People with Hydrocephalus often have problems with visual perception. Although they recognise objects, they find it difficult to understand their position and relationships. A squint or other eye problems can exacerbate the problem. Some experience loss of depth perception or have difficulty in judging distance or speed. There may be a difficulty with scanning visual images, with consequences for reading, writing and drawing.
Difficulty in discriminating between different shapes has implications for learning to read and write, also problems with shape, size, direction, volume and position can cause difficulties with maths and practical tasks. Figure ground discrimination i.e. identifying an object from its background, may show up in problems with crossing a road, maps, diagrams and artwork in school.
Visual perception difficulties also means that judging slopes, height of kerb, width of doors or space in a room may prove problematic. It also affects placing objects accurately i.e. a glass left near the edge of a table and even feeding - difficulty in getting spoon or cup accurately to the mouth. Dressing and undressing e.g. getting clothes on inside out, upside down etc may be difficult too. Sometimes people with Hydrocephalus are not aware of signals given by facial expressions in others.
Perceptual difficulties are not the only problems associated with Hydrocephalus. Some people with Hydrocephalus may have problems with decision-making, logical thinking, organisational problems, and inability to follow verbal instructions, short-term memory difficulties and passive behaviour. All of these have major implications for adult life.
Spatial awareness is the ability to understand the surrounding space and judge distance, height, width, size, volume. Problems with spatial and visual perception are inter-related. It can affect the way people move about, e.g. a wheelchair user may bump into tables, graze doorways or clip people's heels.
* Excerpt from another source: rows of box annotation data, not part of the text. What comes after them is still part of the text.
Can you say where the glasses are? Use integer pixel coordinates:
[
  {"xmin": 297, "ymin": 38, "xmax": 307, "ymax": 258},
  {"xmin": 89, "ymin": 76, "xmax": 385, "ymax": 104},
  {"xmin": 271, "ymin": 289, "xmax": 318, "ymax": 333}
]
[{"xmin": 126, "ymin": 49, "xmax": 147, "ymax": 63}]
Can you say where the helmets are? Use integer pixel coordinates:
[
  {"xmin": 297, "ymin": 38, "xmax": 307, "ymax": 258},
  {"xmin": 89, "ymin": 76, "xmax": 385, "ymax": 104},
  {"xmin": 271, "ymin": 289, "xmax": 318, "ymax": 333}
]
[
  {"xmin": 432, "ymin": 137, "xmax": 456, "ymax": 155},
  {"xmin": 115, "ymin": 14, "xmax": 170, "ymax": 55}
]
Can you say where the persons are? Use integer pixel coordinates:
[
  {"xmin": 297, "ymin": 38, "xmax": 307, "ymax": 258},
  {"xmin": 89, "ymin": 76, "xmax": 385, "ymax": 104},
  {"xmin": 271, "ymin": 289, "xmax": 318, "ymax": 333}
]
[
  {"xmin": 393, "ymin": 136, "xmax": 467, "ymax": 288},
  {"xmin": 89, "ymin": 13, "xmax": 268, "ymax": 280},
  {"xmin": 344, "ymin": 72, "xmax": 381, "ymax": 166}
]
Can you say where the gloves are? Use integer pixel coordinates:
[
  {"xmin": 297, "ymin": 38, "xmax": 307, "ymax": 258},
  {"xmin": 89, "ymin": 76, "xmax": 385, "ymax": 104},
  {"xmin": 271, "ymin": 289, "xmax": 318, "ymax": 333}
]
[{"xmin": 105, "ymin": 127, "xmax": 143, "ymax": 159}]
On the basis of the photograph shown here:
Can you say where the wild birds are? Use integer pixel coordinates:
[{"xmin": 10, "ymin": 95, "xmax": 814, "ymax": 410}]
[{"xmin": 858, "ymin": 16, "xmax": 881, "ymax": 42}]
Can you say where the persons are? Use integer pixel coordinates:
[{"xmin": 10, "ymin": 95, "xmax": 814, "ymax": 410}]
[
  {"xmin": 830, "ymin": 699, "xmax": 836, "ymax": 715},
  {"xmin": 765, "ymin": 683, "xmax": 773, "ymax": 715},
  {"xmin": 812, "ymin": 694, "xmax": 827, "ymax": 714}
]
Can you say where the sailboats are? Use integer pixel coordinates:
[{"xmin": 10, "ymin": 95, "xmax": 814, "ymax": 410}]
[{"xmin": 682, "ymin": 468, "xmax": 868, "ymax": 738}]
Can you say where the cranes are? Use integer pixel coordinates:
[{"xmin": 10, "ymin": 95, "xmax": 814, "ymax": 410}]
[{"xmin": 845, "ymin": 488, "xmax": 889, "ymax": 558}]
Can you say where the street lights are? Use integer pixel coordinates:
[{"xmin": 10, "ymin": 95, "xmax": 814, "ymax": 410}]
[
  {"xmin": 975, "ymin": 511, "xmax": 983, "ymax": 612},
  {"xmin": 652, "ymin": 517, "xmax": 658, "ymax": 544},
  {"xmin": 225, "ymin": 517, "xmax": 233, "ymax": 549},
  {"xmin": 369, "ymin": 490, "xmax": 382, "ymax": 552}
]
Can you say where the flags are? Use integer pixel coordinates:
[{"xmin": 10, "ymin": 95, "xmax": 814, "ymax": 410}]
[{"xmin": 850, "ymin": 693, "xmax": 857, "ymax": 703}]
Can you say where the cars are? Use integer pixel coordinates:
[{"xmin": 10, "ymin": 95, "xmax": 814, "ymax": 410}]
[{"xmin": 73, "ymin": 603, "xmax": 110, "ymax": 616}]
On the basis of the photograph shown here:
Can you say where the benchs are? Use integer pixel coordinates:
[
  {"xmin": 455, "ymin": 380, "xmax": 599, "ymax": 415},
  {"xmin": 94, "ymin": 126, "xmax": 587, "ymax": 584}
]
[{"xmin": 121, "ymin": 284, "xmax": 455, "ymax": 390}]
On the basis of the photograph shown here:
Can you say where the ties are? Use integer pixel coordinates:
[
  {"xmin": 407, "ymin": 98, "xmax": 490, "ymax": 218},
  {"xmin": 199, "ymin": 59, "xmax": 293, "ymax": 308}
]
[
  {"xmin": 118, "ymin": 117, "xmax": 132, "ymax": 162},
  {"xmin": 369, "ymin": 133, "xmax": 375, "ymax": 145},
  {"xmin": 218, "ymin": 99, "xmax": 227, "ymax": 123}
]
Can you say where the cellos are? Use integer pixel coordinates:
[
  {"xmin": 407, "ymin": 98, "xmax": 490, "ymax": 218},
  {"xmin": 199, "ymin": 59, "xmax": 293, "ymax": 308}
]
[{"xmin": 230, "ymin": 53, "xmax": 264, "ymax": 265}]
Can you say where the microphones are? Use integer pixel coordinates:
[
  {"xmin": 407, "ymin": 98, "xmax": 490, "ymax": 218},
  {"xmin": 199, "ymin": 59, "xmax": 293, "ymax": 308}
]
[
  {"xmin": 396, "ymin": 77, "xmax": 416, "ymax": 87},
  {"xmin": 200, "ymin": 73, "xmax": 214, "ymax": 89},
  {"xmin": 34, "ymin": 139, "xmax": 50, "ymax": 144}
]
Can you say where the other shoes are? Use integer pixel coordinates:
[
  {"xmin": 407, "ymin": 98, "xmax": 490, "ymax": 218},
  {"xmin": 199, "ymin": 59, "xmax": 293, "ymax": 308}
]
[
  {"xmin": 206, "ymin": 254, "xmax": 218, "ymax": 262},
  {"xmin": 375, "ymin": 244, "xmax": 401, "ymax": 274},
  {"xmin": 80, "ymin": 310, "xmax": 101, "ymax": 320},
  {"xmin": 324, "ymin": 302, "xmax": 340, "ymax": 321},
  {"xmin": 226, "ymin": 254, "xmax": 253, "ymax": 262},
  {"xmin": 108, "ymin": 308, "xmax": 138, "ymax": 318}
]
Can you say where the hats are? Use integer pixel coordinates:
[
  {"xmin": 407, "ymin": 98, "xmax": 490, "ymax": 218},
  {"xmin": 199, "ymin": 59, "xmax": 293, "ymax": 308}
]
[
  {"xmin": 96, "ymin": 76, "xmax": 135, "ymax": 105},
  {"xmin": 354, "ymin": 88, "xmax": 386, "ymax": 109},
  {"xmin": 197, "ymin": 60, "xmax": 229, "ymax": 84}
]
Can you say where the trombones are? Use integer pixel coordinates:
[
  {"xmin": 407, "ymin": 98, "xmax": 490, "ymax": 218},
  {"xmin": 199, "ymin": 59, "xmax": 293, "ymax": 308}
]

Fear of tilting a wheelchair backward to climb a kerb or fear of the drop may also be apparent. People with Hydrocephalus may have a fear of being left in a room alone, of venturing outside, or of long corridors. Manual tasks might be carried out poorly e.g. matching buttons to buttonholes, getting an arm into a sleeve, laying a table, making a bed. Their handwriting might also be quite poor and illegible - letters uneven or poorly spaced, mixture of upper and lower case, due to visual perception dysfunction.
What does this mean?
Reading a catalogue of the effects of Hydrocephalus can be very alarming. However, it should be realised that some people with Hydrocephalus may have very few of these problems. Also, many of those which have been described are found either in untreated Hydrocephalus or when the treatment fails, and when successful treatment has been promptly introduced they often improve or sometimes disappear. On the other hand, the more subtle learning and reasoning problems are usually present in some degree and are very important where a child's development and education are concerned.
Many of these effects can be reduced through teaching strategies or with treatment where relevant. For further information on specific areas of concern see our Continence, Learning & Teaching, Health Body/Health Mind and Living Your Best Life sections at www.sbhi.ie
It must be stressed that the effects of Hydrocephalus vary from one individual to another and some people will have very few, if any, problems.